She got me thinking about my own virginity and how I define it.  I don’t have a key moment to hang “losing my virginity” on, precisely for the reasons she identifies. 

I can remember my first serious sexual contact with someone else.  Ian, back of the Film Society at Naenae College, age 14, magic fingers, the idea of which still tease me with pleasure.

I can remember my first orgasm with someone else.  Mark, his bedroom in a Wainuiomata house, age 16, and while I knew plenty about my own body by then, the process of coming through someone else’s mouth was pretty damn revelatory.

I can remember the first time I “slept with” a woman.  Karen, Hastings, age 20, complete astonishment at the sensuous delight of entangling limbs and bodies with someone with the same softnesses as me.

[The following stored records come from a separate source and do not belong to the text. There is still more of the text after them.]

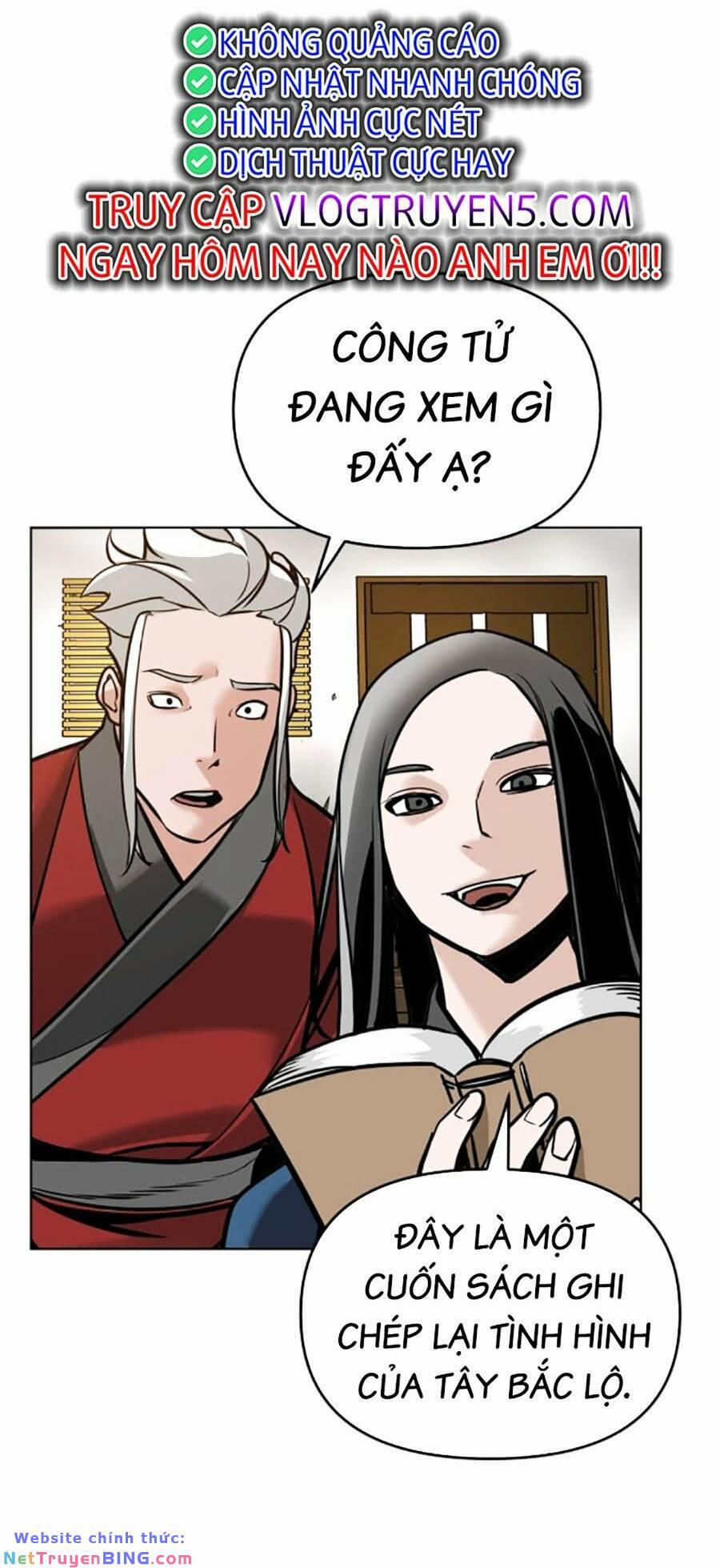 Tiểu Tử Đáng Ngờ Lại Là Cao Thủ 6 trang 29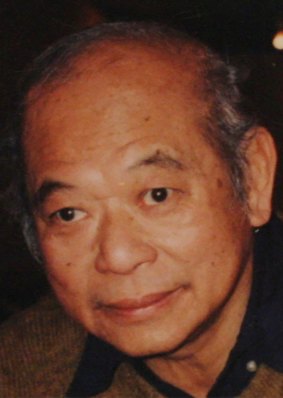 John Lee, born Lee Joo For, playwright.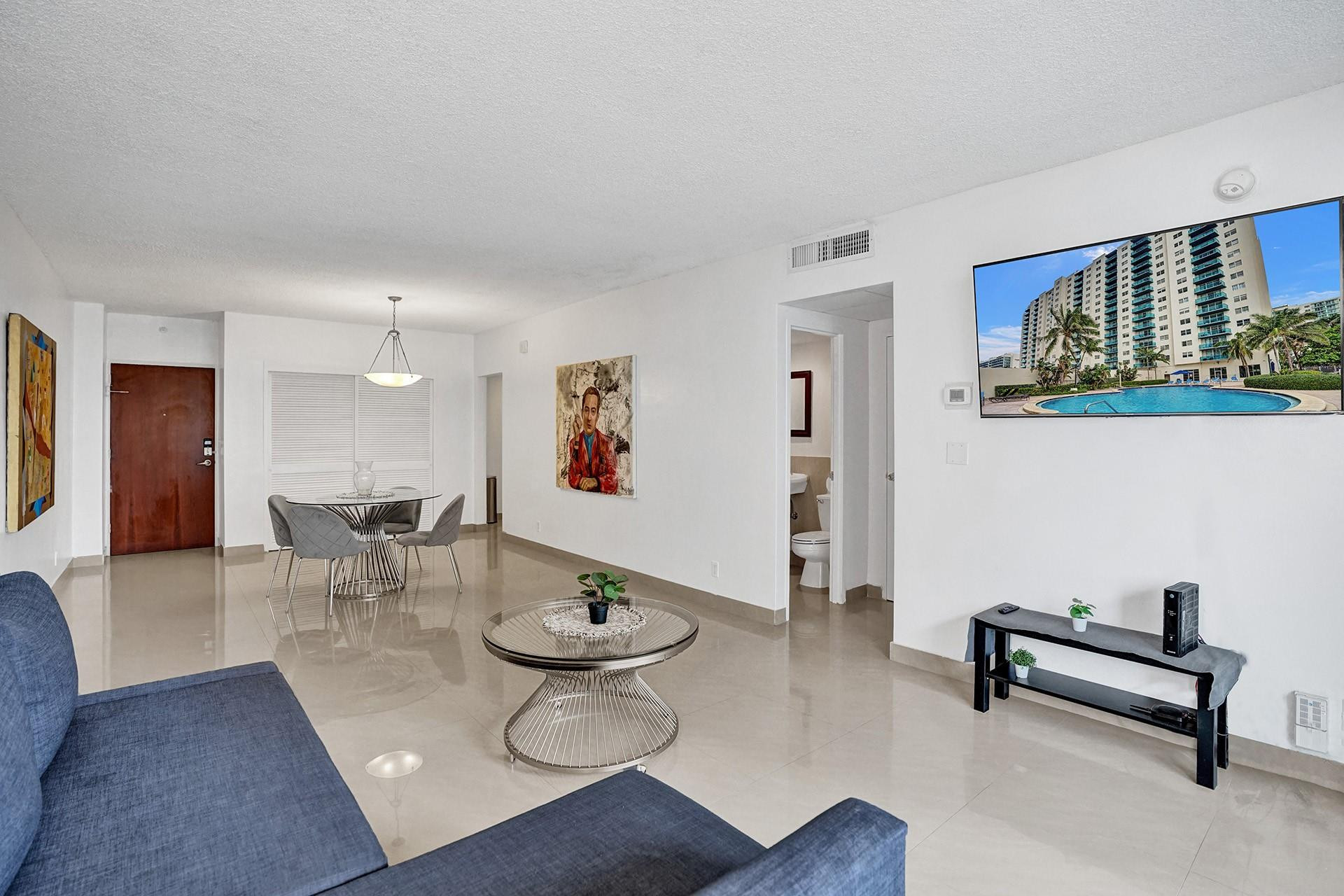 4001 S Ocean Drive 5k Property Photo 14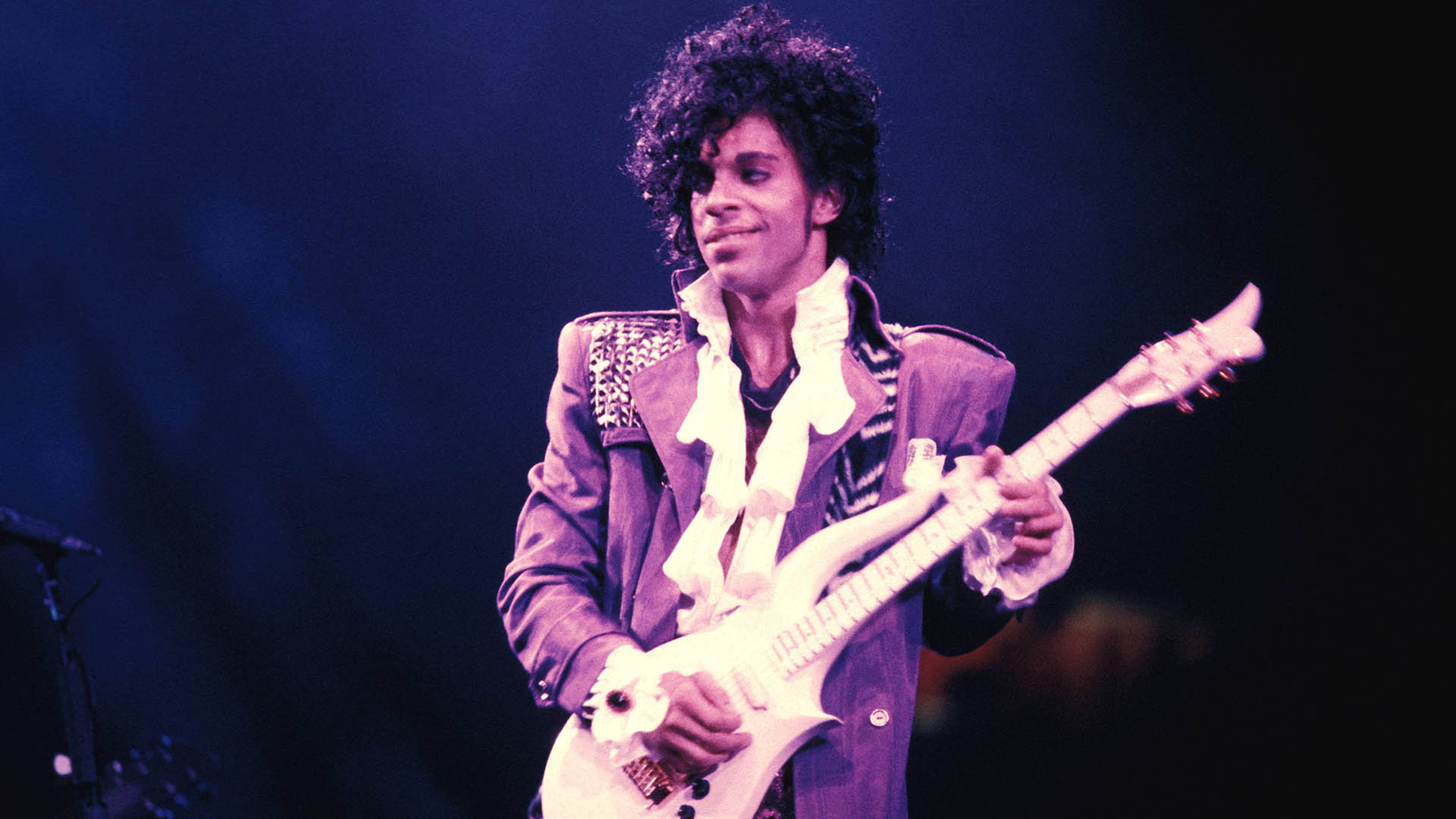 Universal Pictures creará película basada en éxitos de Prince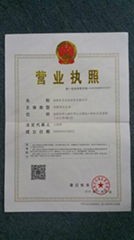 Shenzhen Nick Optelectronic Technology CO.,Ltd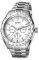 ESPRIT ORBUS SILVER STAINLESS STEEL BRACELET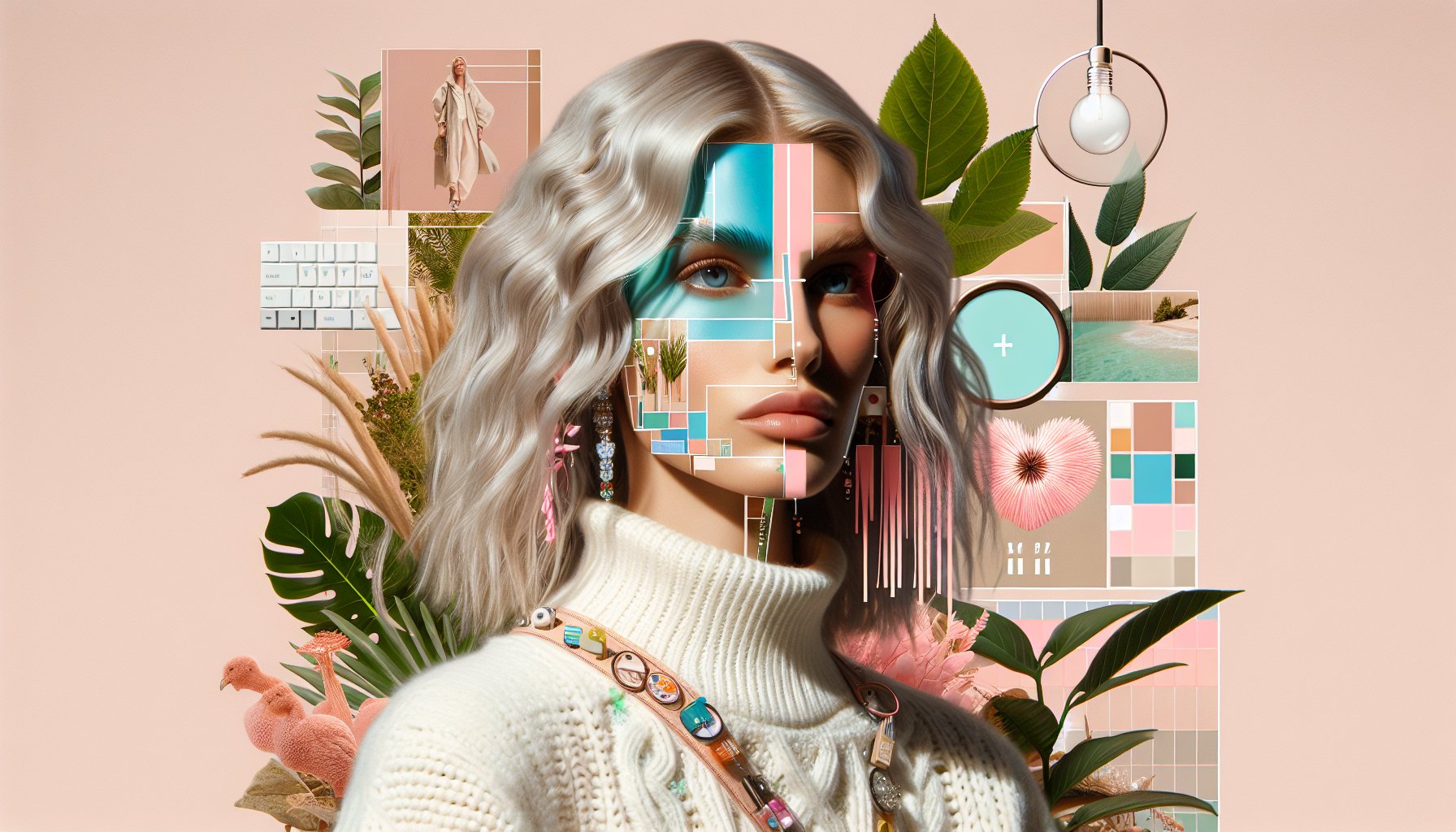 Street style 2025 showcases Americana fashion, Y2K aesthetics, and sustainable trends shaped by diverse cultural influences.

All up, I’ve used these markers to define my loss of “virginity”.  None of them have anything to do with my bedsheets being tested for blood, or intercourse, or the colour of my urine changing, or getting married, or any of the other weird and wonderful ways virginity has been interpreted (and still is in some cultures) over the years.

They have in common awe-inspiring and new experiences of my body with someone else.  They have in common complete and utter panting, sweaty desire, tangled through the imaginary as well as the physical.  They are all experiences I look back on and smile over, have discussed with lovers since, helped form my own sense of entitlement to sexual pleasure.

The first two, notably, are not about what I was doing to/for my male partner.  Ian, I’m afraid,  and uniquely in my sexual interactions with other people, did not receive parallel touch from me ever.  We had nothing in common but the Film Society, I didn’t really fancy him, just his fingers, and the beautiful relationship lasted but three weeks.  Mark on the other hand, I have many fond memories of desire and touching, on the Wainuiomata house night and many others.

I’m interested in how other people have defined their virginity – feel free to tell as much or as little as you wish.